Ethel Sings: The Unsung Song of Ethel Rosenberg

Review by Elise Marenson

America is adept at whipping itself into frenzy over the "great unknown". With a penchant for jingoism and a simple minded view of all "isms", we should use what happened to Julius and Ethel Rosenberg as a lesson on mass hysteria. All reason, as well as our self-professed piety and sense of justice, go out the window when "they are gonna get us". We've been through it since Salem, southern lynching, Sacco and Vanzetti. In the Rosenbergs' time, the Boogie Men were the Commies among us. Today our enemies have multiplied with the dumbing down of education, an infantile Congress, 24-hour cable news, YouTube, Facebook et al.

The story of Ethel and Julius should be told now as a parable, since 9/11 rocked us into a new wave of hysteria. This piece doesn't serve Ethel Rosenberg's legacy. It is a highly stylized production that may have been tagged avant-garde in the Sixties but comes off dated, forced, and ridiculous today. (Tracy Michailidis) as Ethel Rosenberg recites her lines like she was in a school play, without real emotion to move us.

The ensemble cast in multiple roles overacts, as players do in a break-dramatic-convention piece. Every chorus, aside, silly musical number toots "see how clever we are" at the expense of story. A character played by (Adrienne C. Moore) is part broadcaster, part confidante, part alter ego to Ethel. Ms. Moore tries hard, but the role adds nothing to the narrative. The final musical number with Roy Cohn (Kevin Isola) five days before Ethel's execution demeans the outrage of her wrongful conviction. (Ari Butler) as Julius Rosenberg is refreshingly low key and noncommittal in contrast to the affectations going on around him. I suspect his inner monologue is "I can't wait for this job to end."

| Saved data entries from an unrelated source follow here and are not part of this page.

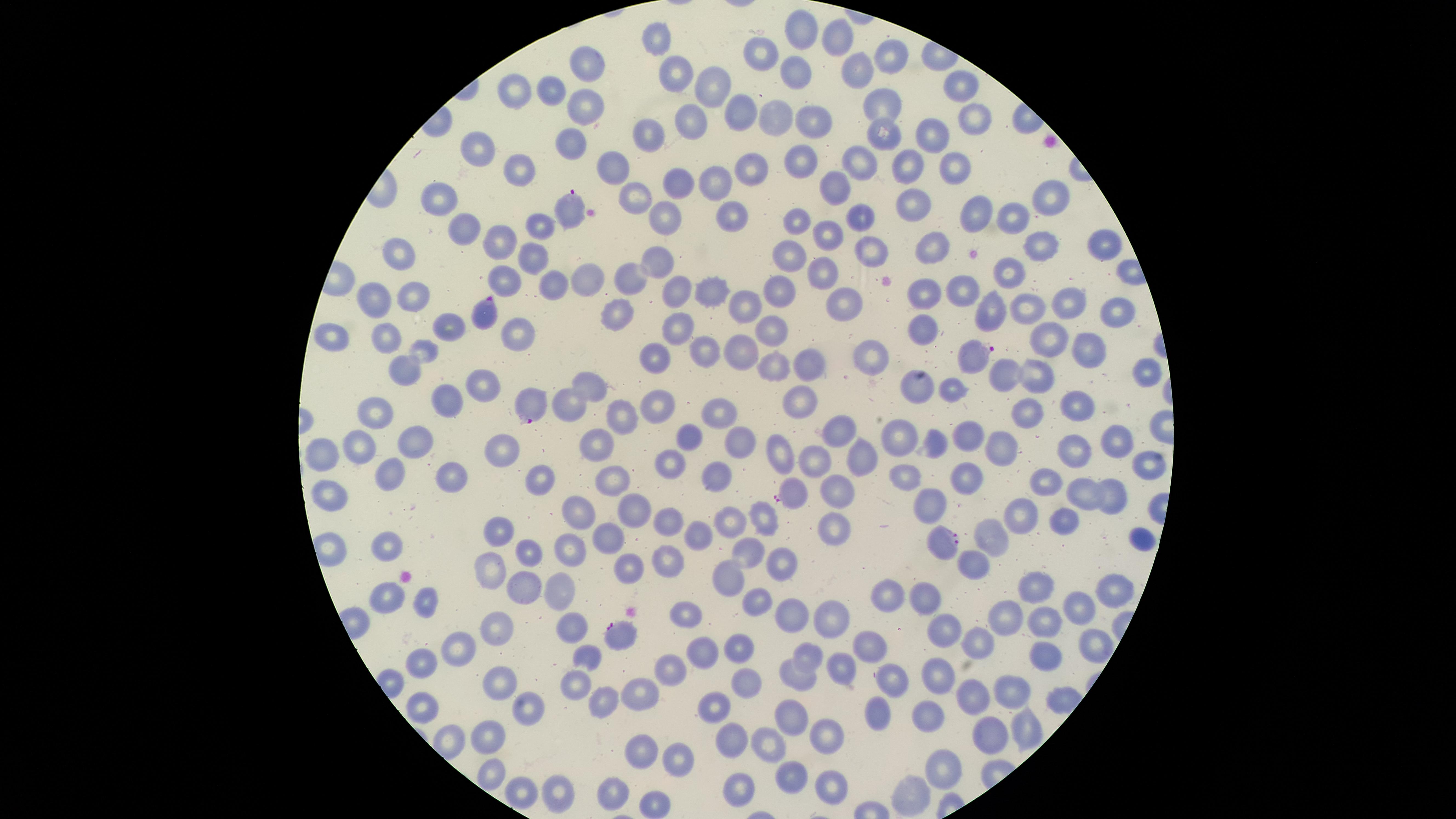
Approximate marker points as [x, y] in pixels.
Parasitized RBCs: [571, 211], [485, 315], [970, 355], [531, 405], [788, 491], [947, 545], [619, 634].
Uninfected RBCs: [800, 34], [656, 40], [838, 40], [891, 51], [759, 57], [796, 66], [585, 69], [860, 71], [672, 74], [715, 80], [960, 87], [511, 89], [547, 93], [579, 104], [884, 104], [737, 108], [771, 118], [692, 120], [974, 121], [811, 122], [646, 132], [929, 132], [883, 134], [570, 143], [477, 153], [798, 156], [860, 161], [953, 165], [907, 167], [747, 169], [610, 170], [518, 171], [712, 179], [683, 187], [830, 189], [1044, 198], [634, 200], [432, 204], [907, 207], [969, 212], [728, 213], [862, 213], [1011, 218], [801, 219], [533, 220], [657, 222], [466, 232], [825, 232], [497, 243], [1043, 243], [1098, 244], [931, 247], [529, 250], [874, 251], [401, 256], [792, 259], [652, 261], [1007, 272], [626, 274], [824, 274], [581, 276], [547, 281], [675, 288], [923, 291], [964, 291], [709, 292], [777, 295], [377, 296], [412, 297], [1065, 304], [841, 306], [1029, 308], [1113, 309], [746, 310], [991, 310], [617, 312], [448, 326], [672, 329], [925, 329], [771, 330], [512, 332], [386, 338], [1047, 338], [332, 342], [707, 347], [425, 351], [1089, 352], [742, 356], [868, 361], [652, 363], [810, 366], [774, 369], [1005, 373], [394, 374], [1032, 374], [1148, 374], [916, 382], [486, 386], [950, 386], [590, 387], [443, 401], [656, 401], [798, 401], [1075, 402], [571, 409], [718, 411], [380, 412], [630, 414], [1025, 416], [835, 432], [899, 432], [689, 433], [964, 437], [1113, 440], [417, 441], [595, 442], [736, 442], [995, 442], [773, 444], [933, 444], [1073, 445], [354, 447], [508, 448], [858, 459], [326, 463], [669, 463], [1144, 464], [817, 468], [402, 473], [447, 476], [717, 477], [605, 478], [903, 480], [968, 481], [541, 482], [1048, 486], [837, 493], [1083, 493], [329, 494], [1114, 501], [934, 502], [629, 506], [578, 508], [1019, 509], [730, 516], [760, 516], [668, 518], [1058, 522], [835, 524], [498, 531], [993, 538], [1140, 538], [694, 539], [608, 541], [382, 549], [323, 550], [564, 551], [526, 552], [748, 554], [669, 560], [787, 562], [974, 563], [626, 565], [488, 568], [724, 577], [523, 584], [1038, 585], [558, 592], [922, 593], [1104, 593], [386, 595], [424, 596], [887, 600], [751, 605], [1077, 608], [791, 611], [1005, 612], [684, 617], [824, 618], [1046, 621], [493, 624], [570, 627], [941, 627], [867, 642], [975, 642], [1095, 646], [733, 647], [466, 649], [809, 654], [700, 656], [1037, 656], [587, 657], [425, 662], [675, 669], [834, 669], [797, 672], [941, 673], [891, 676], [576, 677], [742, 677], [501, 682], [970, 687], [1012, 692], [640, 693], [603, 698], [419, 707], [716, 708], [928, 709], [878, 710], [528, 715], [788, 719], [1027, 730], [989, 734], [735, 736], [825, 737], [490, 738], [769, 740], [641, 748], [677, 763], [943, 769], [493, 777], [791, 781], [518, 789], [732, 789], [830, 790], [610, 792], [554, 794], [907, 794], [656, 801].
No WBCs identified.

Summary:
  - Visible region: circular
  - Capture: smartphone photograph through the microscope eyepiece
  - Field of view: single
  - Species: Plasmodium falciparum
  - Stain: Giemsa
  - Preparation: thin blood smear
  - Image size: 1456×819 pixels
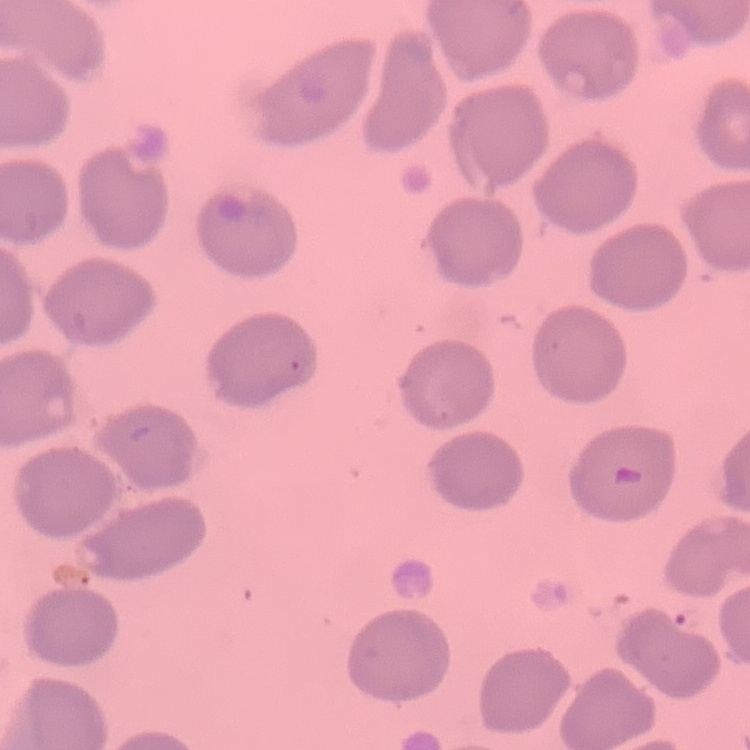

The red blood cells exhibit no rouleaux formation. Field's or Giemsa stain. Thin blood smear. One tile cut from a larger photomicrograph.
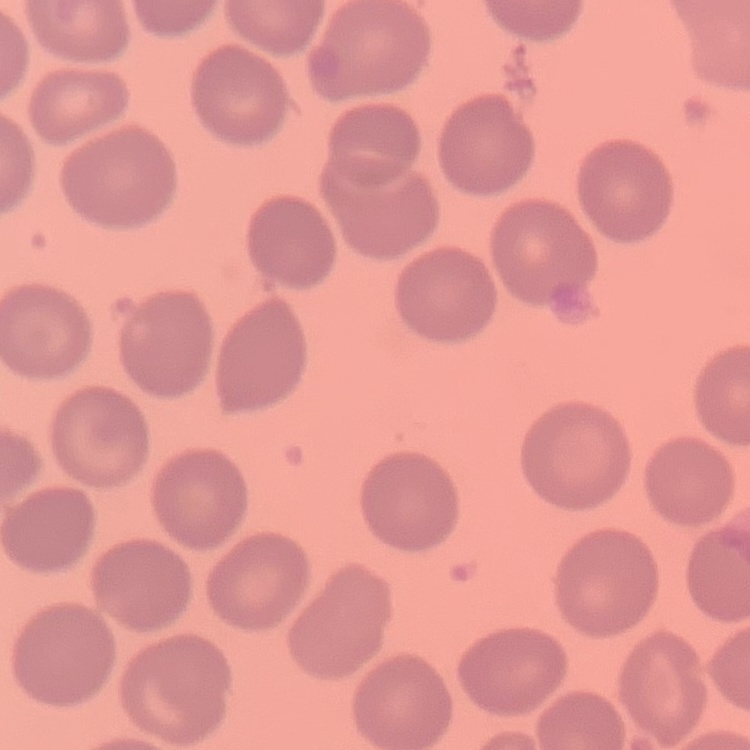
The red blood cells exhibit no rouleaux formation. Stained with either Field's or Giemsa. Thin peripheral smear. Square crop of a larger photomicrograph.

Speaking of inner monologues, there is no subtext. The actors talk the history instead of real human dialogue, in a kind of collective diary. At times, Ethel has to break out of a scene to narrate, a sure way to lose any potential emotional momentum. Whether non-traditional casting is in the script or a directorial touch, it goes so far overboard as to diminish the family tragedy. Ethel's mother, Mrs. Greenglass, played by African-American (Tanesha Gary) is not so bothersome, even with her comical Yiddish. But Ethel's two young sons portrayed by adult actors spouting kid-speak is a distraction instead of shining light on their loss, two young boys thrown into a maelstrom they couldn't possibly understand.

A would-be opera singer, Ethel played Saint Joan in high school. She clings to that role with an image of her own martyrdom. With perhaps misplaced loyalty in not denouncing friends to HUAC, she refuses to save her own skin for the sake of her boys. Regardless of more recent evidence revealing Julius did sell secrets to the Soviets - and proving Ethel's innocence - I suggest the Meeropol family find a first rate screenwriter to tell their tale. For it is above all an American family story.